- _Excerpted records_:
— Start —

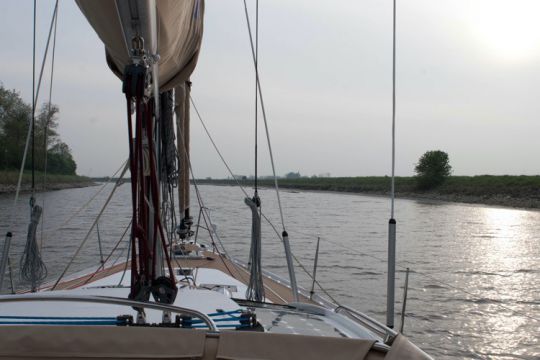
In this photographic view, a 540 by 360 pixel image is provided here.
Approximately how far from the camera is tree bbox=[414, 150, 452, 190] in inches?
2517

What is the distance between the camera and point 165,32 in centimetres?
302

— End —

- _Given problem_: Write out the text of all the items above again, word for word, leaving out the picture.

- _Expected answer_:
In this photographic view, a 540 by 360 pixel image is provided here.
Approximately how far from the camera is tree bbox=[414, 150, 452, 190] in inches?
2517

What is the distance between the camera and point 165,32 in centimetres?
302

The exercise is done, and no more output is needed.